Inspired by the event space’s interior design—which involved curvilinear wood elements and sculptural wooden columns—Rogozyk came up with the “Infinity” theme. “The interior had planes of wood, and there was a beautiful Zaha Hadid bench that looked like a tree trunk made of slats of wood,” says Rogozyk. “For this reason, we started designing with slats. The scale of the wall informed the scale of the graphics—the idea was to make the whole thing look like a giant object.”

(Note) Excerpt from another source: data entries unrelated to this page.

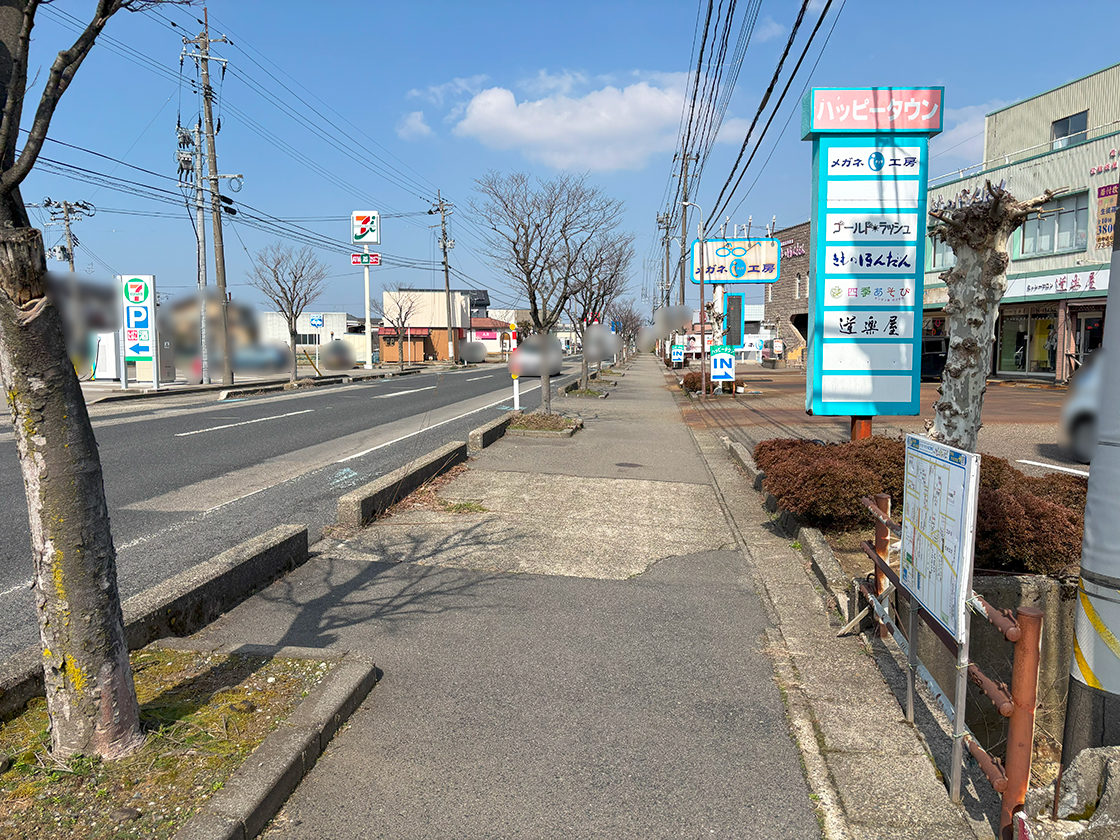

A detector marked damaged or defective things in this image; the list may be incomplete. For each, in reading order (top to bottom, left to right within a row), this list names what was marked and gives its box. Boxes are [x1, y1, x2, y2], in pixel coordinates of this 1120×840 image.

rusted pipe [860, 492, 904, 540]
rusted pipe [980, 596, 1024, 644]
rusted pipe [968, 664, 1020, 716]
rusted pipe [1000, 608, 1048, 840]
rusted pipe [964, 736, 1008, 796]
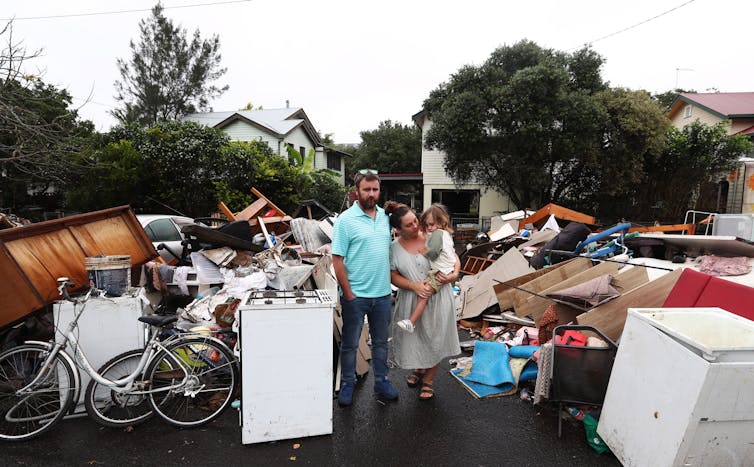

Rogozyk, Bałauszko, and Czubak brought the sketches to life, turning the biomorphic and geometric shapes into polished motion graphics. The final work comprised four basic scenes of abstract 3D kinetic animations that were programmed to morph and transition in a loop. “We designed using 3D software and Adobe After Effects CC, with the help of an offsite render farm,” says Rogozyk. “We definitely tested the limits of the hotel’s Internet connection.”

Meanwhile, at the site, builders completed the projection wall (a plywood scaffold sheathed in taut white muslin), as well as towers to house the digital projectors—18 double-stacked Panasonic DZ21K models.

On the evening of the event, a Dataton Watchout media server was used to create one seamless image, illuminating the Infinity Wall with more than 300,000 lumens of light. (The animation files consisted of 14,148,000 pixels per frame, which equals 21 billion pixels per minute being pushed through the system.) A custom musical score with synchronized sound effects completed the amazing illusion.

 


February 10, 2017

Editor’s note: This article was revised on March 11, 2017, to correct factual errors related to the composition of the design team. We apologize for the errors.